I am struggling with this exercise:
Suppose that $f \in L^1(\Omega, A, \mu)$. Show that for each $\epsilon > 0$, there is a $\delta >0$ such that $\mu(E) < \delta \rightarrow\int_E|f| \mu<\epsilon$.
Since I know that f is integrable, I know that $\int_\Omega|f|d\mu=K<\infty$. If this K is zero, I see that I allready have what I want, so I can assume that K is bigger than zero.
I am having a problem since I don't know if the function is bounded, had the function been bounded by a number M, I could just choose $\delta=\epsilon/(2\cdot M)$.
I think the $\delta$ should be a function of K and $\epsilon$ somehow.
Any tips?
Note that the statement would be trivial if the function $f$ were bounded.
So set $f_n(x) = f(x)$ if $f(x) \leq n$ and $f(x) = n$ otherwise.

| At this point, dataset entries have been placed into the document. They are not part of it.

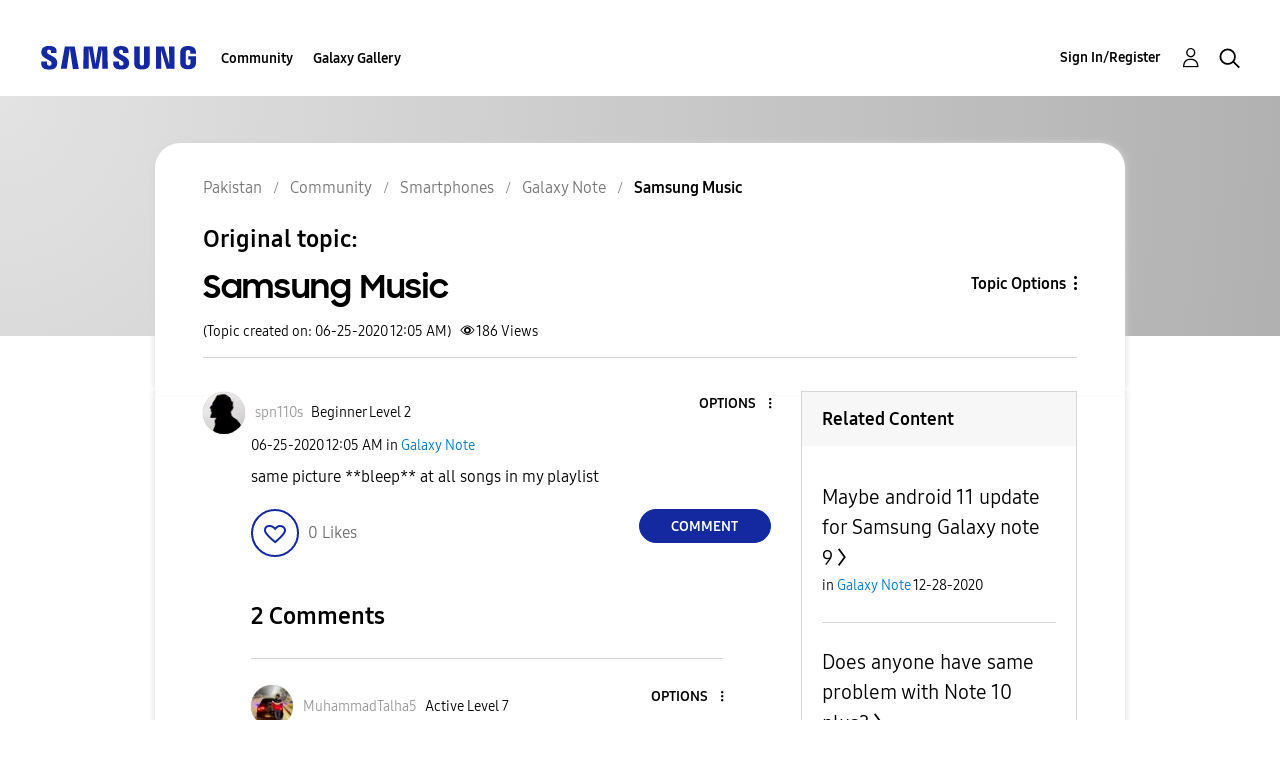

--- FILE ---
content_type: text/html; charset=UTF-8
request_url: https://r2.community.samsung.com/t5/Galaxy-Note/Samsung-Music/td-p/4713271
body_size: 1875
content:
<!DOCTYPE html>
<html lang="en">
<head>
    <meta charset="utf-8">
    <meta name="viewport" content="width=device-width, initial-scale=1">
    <title></title>
    <style>
        body {
            font-family: "Arial";
        }
    </style>
    <script type="text/javascript">
    window.awsWafCookieDomainList = [];
    window.gokuProps = {
"key":"AQIDAHjcYu/GjX+QlghicBgQ/7bFaQZ+m5FKCMDnO+vTbNg96AE2d60Q/ObrltvLwmETCDa3AAAAfjB8BgkqhkiG9w0BBwagbzBtAgEAMGgGCSqGSIb3DQEHATAeBglghkgBZQMEAS4wEQQM/uJBw6u1fb9vj1MZAgEQgDsRQ2/sks/D/RVlSVbME4Dj3wRkJD2FZ07abhptl33LwU7tGyATwZ4iwbGQYUhO6BHjaEkO4LpswPF/iQ==",
          "iv":"D549RQE5XgAABGO4",
          "context":"k/dyo7GTubAs+Zq3yD7CDM1UMpC92WYy1zU01ZhWgcxIEEevbj527HVQ1VBNeEhgodQjhSkP9I/TUVx9klBRhroT4Ew7GkWc2TSihPz+Mf5hirRsTUs4572f8Dp251dpgkWUb0KbV1SETh0RDdBnjTUr2Sr0hOoN3JvUq7DOTZpdzYR1Ar+9rydJJUSMXkFdMcyYniEwrt/EvkhbXAQehm/ilPvThHbZxAWKPGbboQ0fVcAbXUWcUaWL9tFGfbY8V1GYWbDPTCCculSyuA4ZzY8/w28y2OLlK06OMuLWwcxYlpeh12ofhJEok7RyD/H5fzGMirB4V+QuLnlM1FFPqzLf3cZXMHdBX6TYTEetsCTBaIsL0cjABlYR43bMm/y5ZtJsEi7NwOeCmhHOsdnUh/g06SJwzxZ01N2e"
};
    </script>
    <script src="https://bc0439715fa6.967eb88d.us-east-2.token.awswaf.com/bc0439715fa6/e566d069acb5/9c5f3411fe12/challenge.js"></script>
</head>
<body>
    <div id="challenge-container"></div>
    <script type="text/javascript">
        AwsWafIntegration.saveReferrer();
        AwsWafIntegration.checkForceRefresh().then((forceRefresh) => {
            if (forceRefresh) {
                AwsWafIntegration.forceRefreshToken().then(() => {
                    window.location.reload(true);
                });
            } else {
                AwsWafIntegration.getToken().then(() => {
                    window.location.reload(true);
                });
            }
        });
    </script>
    <noscript>
        <h1>JavaScript is disabled</h1>
        In order to continue, we need to verify that you're not a robot.
        This requires JavaScript. Enable JavaScript and then reload the page.
    </noscript>
</body>
</html>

Then each $f_n$ is bounded and converges to $f$ point wise. By the monotone convergence theorem, given $\epsilon > 0$ there exists $N$ such that $\int_E f - \int_E f_N < \epsilon/2$. So choose $\delta < \epsilon/(2N)$. If $\mu(A) < \delta$, we have that
$\int_A f = \int_A (f - f_N) + \int_A f_N < \epsilon/2 + \epsilon/2$ as needed.